Pick up the forum thread on Vizslas and introverts at the point where it stops, and carry it on.

* _Document excerpt_
•••••

# Vizslas and Introverts



## redbirddog (Apr 23, 2010)

http://redbirddog.blogspot.com/2012/07/introverts-and-vizslas.html

One in three people are introverts. Maybe closer to half the population. But we live in a society that is geared for the extrovert's world.

A Vizsla makes a great introvert's dog. There are extrovert breeds, but my thesis is that a Hungarian Pointer is custom made for the introvert.

Open to discussion.

RBD


----------



## threefsh (Apr 25, 2011)

I agree completely, mostly because I am 100% introvert myself. I am actually the most outgoing when I comes to my pup. Most of the time I'd rather not talk with people, but ask me questions about Riley or the Vizsla breed in general and prepare to get an earful! 8)


----------



## VictoriaW (Mar 16, 2011)

Introverts here as well. And yes, I agree that the breed lends itself to people who want or need time for quiet introspection. 

Gracie is friendly, outgoing, and confident, but I think she is an introvert at heart...in the sense that she recharges with time spent on her own hunting in the woods, time snuggled up with familiar loved ones, a long hike with one other dog, etc. Crowds of dogs wear her out, the way crowds of people wear me out! She can have a blast in busy places, but that's not what makes her content & happy day in and day out. 

I've heard GREAT things about the book QUIET. Time to find my copy--


----------



## datacan (May 15, 2011)

Without the dog I find very little motivation to talk to strangers. 
Depends on how well the dog behaves in new environments. Everybody adores a well behaved and obedient dog.


----------



## Suliko (Sep 17, 2011)

Ha! Very interesting post  I hardly ever start a conversation first..! But once I start talking about my two girls, I literally can't shut up even when I see people are not that much interested. That's my extrovert side  
Because I enjoy my walks with just the two of them so much, I will turn around or choose another path to avoid other people coming our way... :-[ I feel like they're intruders in my Vizsla heaven! 
As for my two girls, Sophie seems more like an introvert and Pacsi - definitely an extrovert


----------



## mswhipple (Mar 7, 2011)

•••••

* _Material provided_
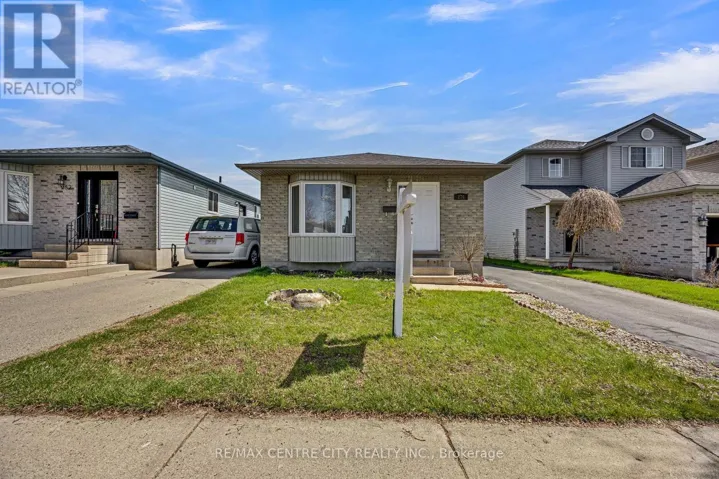 276 WILDGOOSE ROAD, London East (East Q), Ontario N5W6E4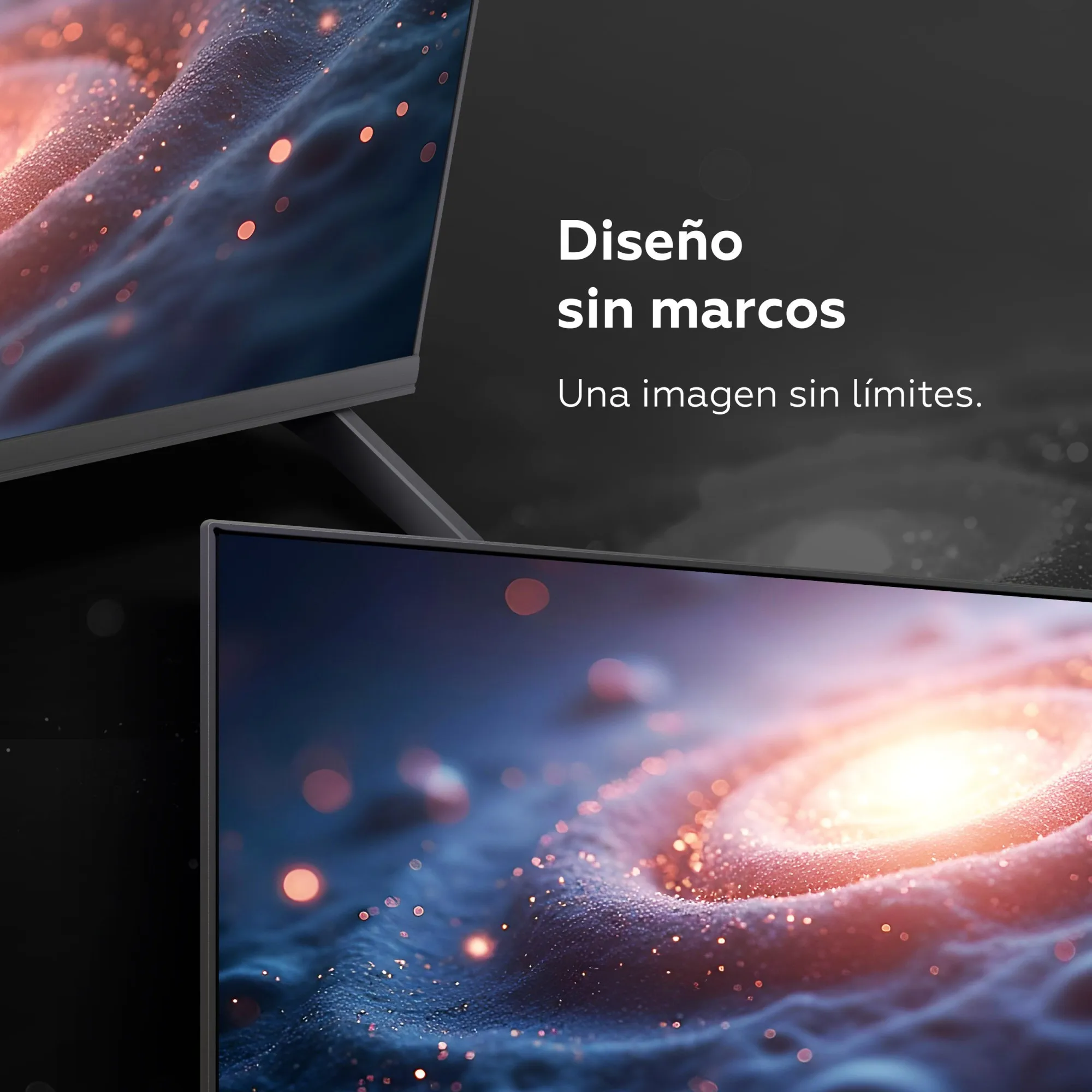 40 inch full hd tv not smart tv, usb recorder player, dvb-t2/c/s2 digital tuner - td systems k40dlk21f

•••••

* _Written answer_
I am very much an introvert myself. I know how to be extroverted... that is to say, when I am in social situations, I know how to "turn it on" -- but that is not my true nature. And, yes, I think that Willie is the perfect companion for me.  I don't often come right out and say it, but I much prefer his company over the company of most people.  

p.s. ... and I've always thought that the sign of a true friendship is when you are comfortable being quiet together.


----------



## hobbsy1010 (Jun 4, 2011)

Since acquiring our second 'V' River... I have noticed we have become quite a bit more introverted regarding our walks,
almost to the point that we seem to be in our own little 'Bubble' on our off lead walks!
Don't get me wrong the dogs still tend to shoot off to meet and greet other dogs but don't spend much time with this and back they come to us as a pair on the whole.
Can echo Suliko's traits regarding choosing quieter paths away from the 'Crowd's'. But on the other hand can also have similarities to Threefsh's post regarding 'Ear Full' when questioned over the breed!! (Very funny ;D ;D)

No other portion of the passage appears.